University research often works well when there is a critical mass in some area. University degrees usually aim to give a balanced coverage of the different topics within the subject. This is usually seen as a problem—how can a set of staff with narrow research specialities deliver such a broad programme of studies?
One solution to this is to encourage staff to develop teaching specialities. That is, to develop a decent knowledge of some syllabus topic that is (perhaps) completely contrasted with their research interests.
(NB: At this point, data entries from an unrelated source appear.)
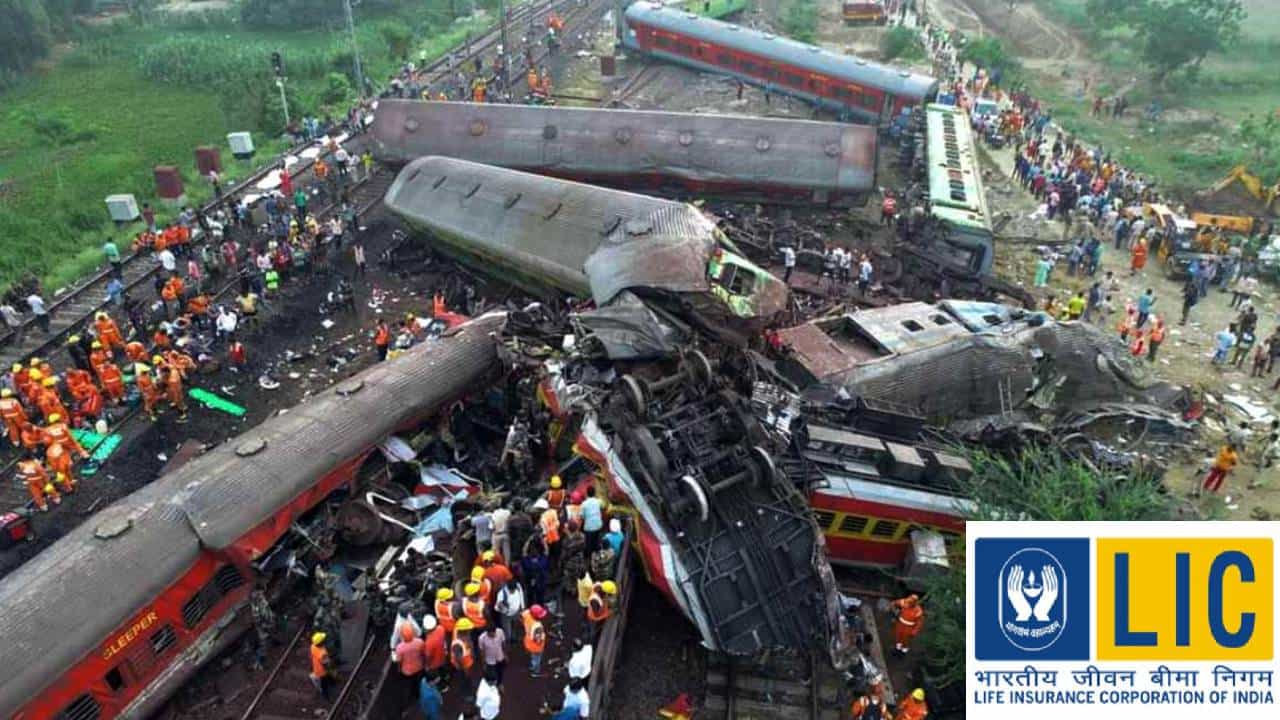 रेल्वे दुर्घटनेनंतर LIC चा मोठी निर्णय; परिपत्रक काढत दिले काय आश्वासन? रेल्वे दुर्घटनेनंतर LIC चा मोठी निर्णय; परिपत्रक काढत दिले काय आश्वासन?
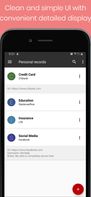 Personal Vault PRO - Password Manager screenshot 2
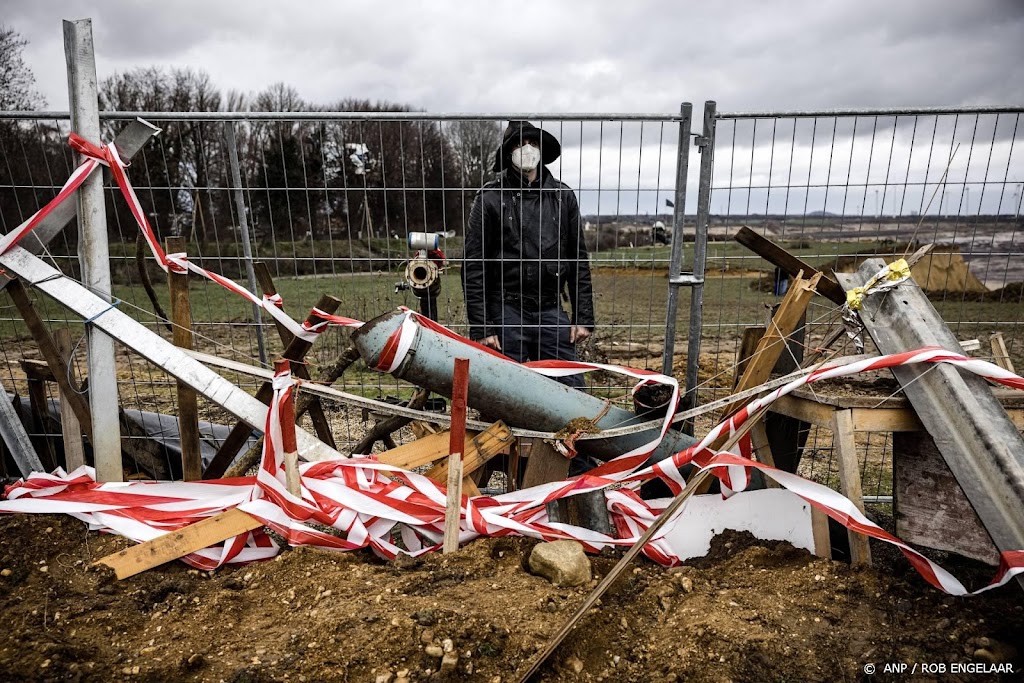 Duitse politie verwijdert barricades rond Lützerath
One problem is that we are apologetic with staff about asking them to teach outside of their research area. Perhaps a little bit of first year stuff? Okay, but teaching something elsewhere in the syllabus? We tend to say to people “would you possibly, in extenuating circumstances, just for this year, pretty, pretty, please teach this second year module”. This is completely the wrong attitude to be taking. By making it sound like an exception, we are encouraging those staff to treat it superficially. A better approach would be to be honest about the teaching needs in the department, and to say something more like “this is an important part of the syllabus, no-one does research in this area, but if you are prepared to teach this area then we will (1) give you time in the workload allocation to prepare materials and get up to a high level of knowledge in the subject and (2) commit, as much as is practical, to making this topic a major part of your teaching for the next five years or more”.
In practice, this just makes honest the practice that ends up happening anyway. You take a new job, and, as much as the university would like to offer you your perfect teaching, you end up taking over exactly what the person who retired/died/got a research fellowship/moved somewhere else/got promoted to pro vice chancellor/whatever was doing a few weeks earlier. Teaching is, amongst other things, a pragmatic activity, and being able to teach anything on the core syllabus seems a reasonable expectation for someone with pretensions to being a university lecturer in a subject.
Is this an unreasonable burden? Hell no! Let’s work out what the “burden” of learning material for half a module is. Let’s assume—super-conservatively—that the person hasn’t any knowledge of the subject; e.g. they have changed disciplines between undergraduate studies and their teaching career, or didn’t study it as an option in their degree, or it is a new topic since their studies. We expect students, who are coming at this with no background, and (compared to a lecturer) comparatively weak study skills, to be able to get to grips with four modules each term. So, half a module represents around a week-and-a-half of study. Even that probably exaggerates the amount of time a typical student spends on the module; a recent study has shown that students put about 900 hours each year into their studies, a contrast with university assertions that 1200 hours is a sensible number of hours. So, we are closer to that half-module representing around a week’s worth of full-time work.
Would it take someone who was really steeped in the subject that long to get to grips with it? Probably not; we could probably halve that figure. On the other hand, we are expecting a level of mastery considerably higher than the student, so let’s double the figure. We are still at around a week of work; amortised over five years, around a day per year. Put this way, this approach seems very reasonable, and readily incorporable into workload allocation models.